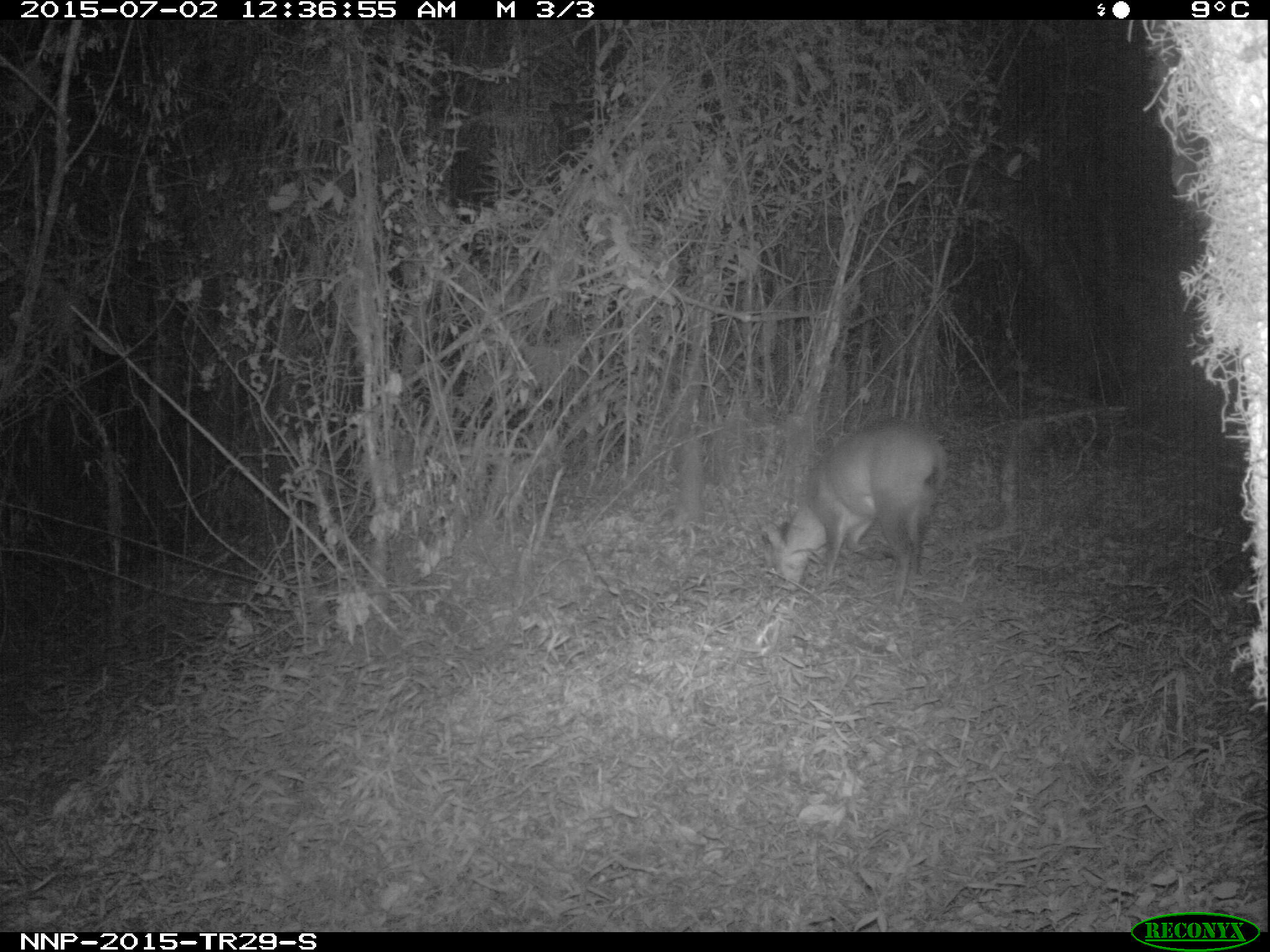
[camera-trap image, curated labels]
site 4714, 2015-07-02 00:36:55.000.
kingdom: Animalia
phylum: Chordata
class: Mammalia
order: Artiodactyla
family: Bovidae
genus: Cephalophus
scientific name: Cephalophus nigrifrons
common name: black-fronted duiker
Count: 1.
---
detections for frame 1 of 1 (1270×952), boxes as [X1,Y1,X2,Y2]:
cephalophus nigrifrons: [759,421,949,605]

....

> **Directions for this task**:
Exactly the lines from the one containing "scientific name: Cephalophus nigrifrons" through the final line of the records must appear in your reply, and no others.

> **Reply to the exercise**:
scientific name: Cephalophus nigrifrons
common name: black-fronted duiker
Count: 1.
---
detections for frame 1 of 1 (1270×952), boxes as [X1,Y1,X2,Y2]:
cephalophus nigrifrons: [759,421,949,605]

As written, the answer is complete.